Any JMS destination (including alert queues), could be accessed remotely via P4 by standard JMS API. There is also WS on each AAE/AEX for consuming alerts - http://host:port/AlertRetrieveAPI_Service/AlertRetrieveAPIImplBean?wsdl.

For troubleshooting there might be situations where you want to just scan the alert store, without touching the alerts there, thus WS is not quite useful. The recommended way is to use some open source tool for browsing JMS destinations like for example Hermes JMS - http://www.hermesjms.com. I tried it, and to be honest, it is really buggy. In order to save your time I would recommend to use the preconfigured (replace the one in your .hermes home folder after installation) configuration file, I managed to figure out during my exeprience with installation version 1.15 but shall be compatible with any version I hope. It is attached to this post as hermes-config.xml. Just adjust principal, credentials, host and P4 port (providerURL property) as well as local path to required j2ee client jar libraries. In case you like to be able to browse more alert queues add them too, beside ALERT-TO-MAIL. You may also use browse with selector based on ErrLabel, ScenarioId, RuleId and Component header fileds of alerts. Another important remark is that you do not need to trigger and wait for JNDI lookup with that file I already preconfigured what is necessary, so this really saves an hours :smile:

Just to mention that every (remote) alert consumer shall have the role SAP_XI_ALERT_CONSUMER (or Administrator), otherwise will get exception when try to access alert storage, for example:
“javax.jms.JMSSecurityException: You do not have permissions: action alertingVP.queue and instance:name alertingVP.queue
action browse
instance jms/queue/xi/monitoring/alert/ALERT-TO-MAIL”.

In this example I am using User-Defined Message Search (UDS) scenario with failed PI message, which is resulting in alert, containing UDS attributes as part of JSON format. This is feature which could be enabled or disabled during alert rule definition on configuration time. Please note that you can not have the whole payload of the failed PI message in the alert JSON, but only the UDS attributes, if have any. This is how main tools involved (PI directory alert rule, UDS configuration in NWA, PI message payload and alert payload displayed with Hermes JMS) looks like:

Default traces example

In case you are not receiving alerts for particular erroneous situation you might want to know what is going on and where processing got stuck.
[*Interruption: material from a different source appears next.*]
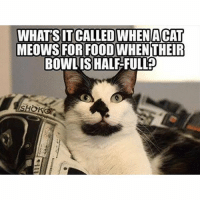 Food, Funny, and Memes: WHATS IT CALLED WHENACAT  MEOWS FOR FOOD WHEN THEIR  BOWLISHAL-FULL?  OKO Follow my backup @petroom for more animal memes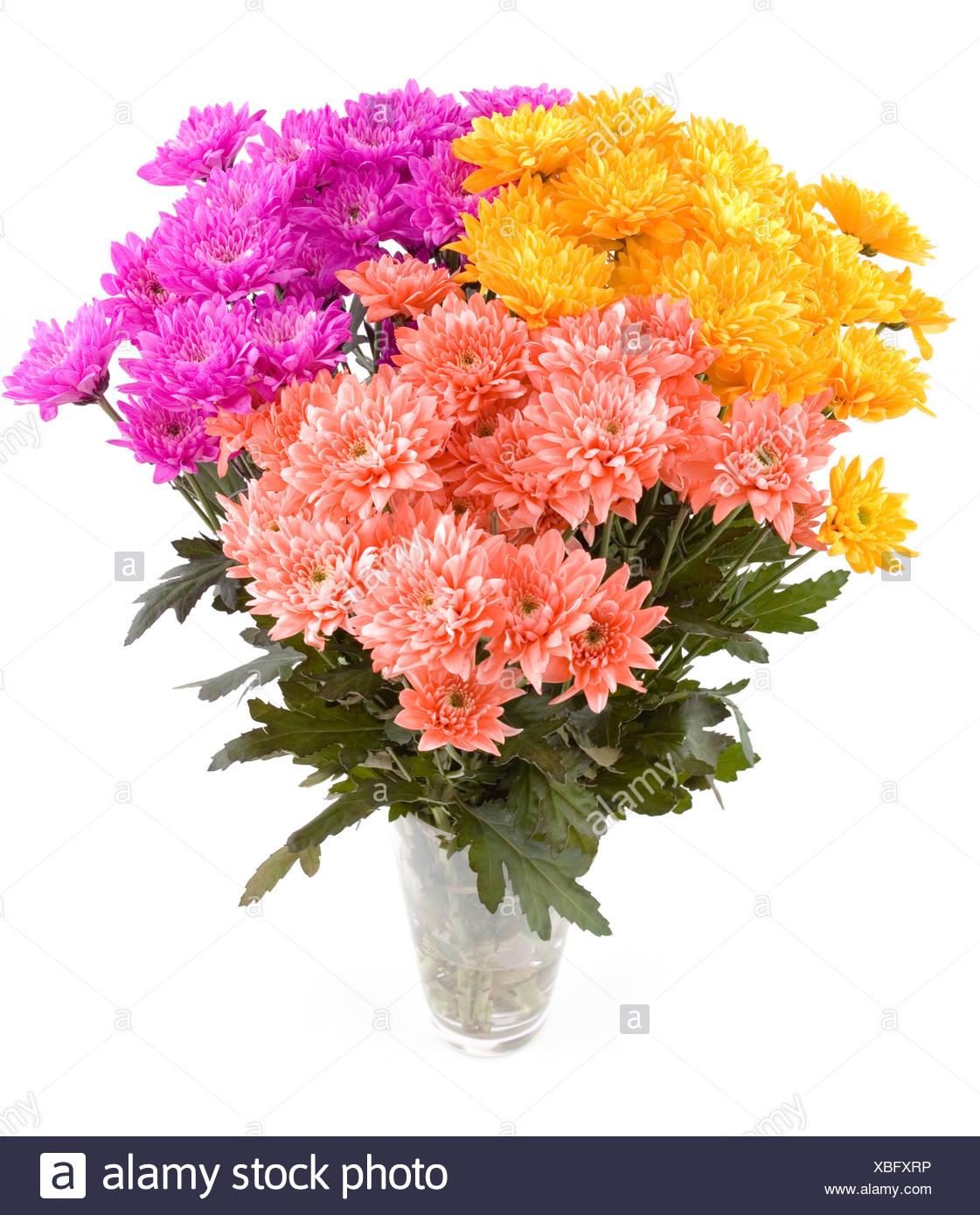 Chrysanthemum - Stock Image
For this I am attaching sample traces helping to validate all important steps during alert evaluation. Please check attached text document - default_traces_example.txt for more details.

Housekeeping alerts

Housekeeping alerts are marking situation which you might want to address, as it indicates either too many alerts are received for short time interval, or the consumption of alert is too slow (or completely missing). Both situations might lead to consumption of lot of memory to store the alerts. The housekeeping alert might look like this:

{
"Component": "af.qx2.uctvt783",
"ErrCat": "HOUSEKEEPING_ERROR_CATEGORY",
"ErrCode": "HOUSEKEEPING_ERROR_CODE",
"ErrLabel": "1033",
"ErrText": "109 alerts were deleted for component af.qx2.uctvt783 and
rule ID fd2ab54d40f933b5ad2a2454e49e80d0",
"RuleId": "fd2ab54d40f933b5ad2a2454e49e80d0",
"Timestamp": "2013-02-05T20:17:15Z"
}

If housekeeping is triggered then the alerts will be removed from the storage and aggregation based on component and rule will produce just a few reserved alerts instead. This way the storage will be prevented from overload and the consumer will be notified about potentially dangerous situation. In the example above there had been 109 alerts per the specified component and rule which had been removed and replaced by this one when housekeeping had been triggered at the timestamp specified. In general this means that either some scenario or set of scenarios are producing lots of errors and alerts for short time interval, or alerts had not been consumed for quite long time from the storage.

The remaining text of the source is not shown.